** BEGIN Available records **

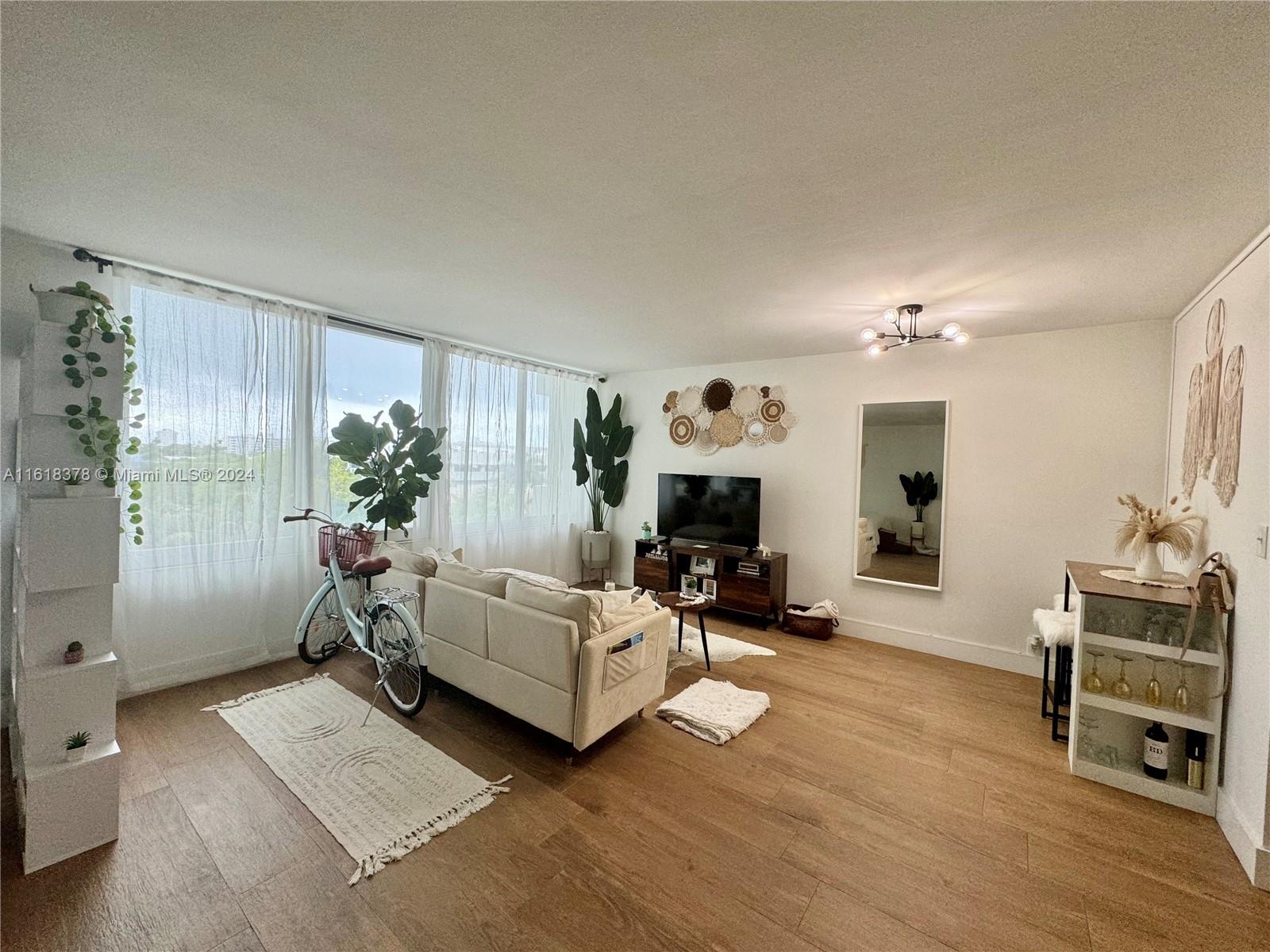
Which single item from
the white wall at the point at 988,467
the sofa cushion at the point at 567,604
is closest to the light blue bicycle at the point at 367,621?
the sofa cushion at the point at 567,604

** END Available records **

* Instructions to follow *
Write out the records above word for word, leaving out the pictures.

* The response *
Which single item from
the white wall at the point at 988,467
the sofa cushion at the point at 567,604
is closest to the light blue bicycle at the point at 367,621?
the sofa cushion at the point at 567,604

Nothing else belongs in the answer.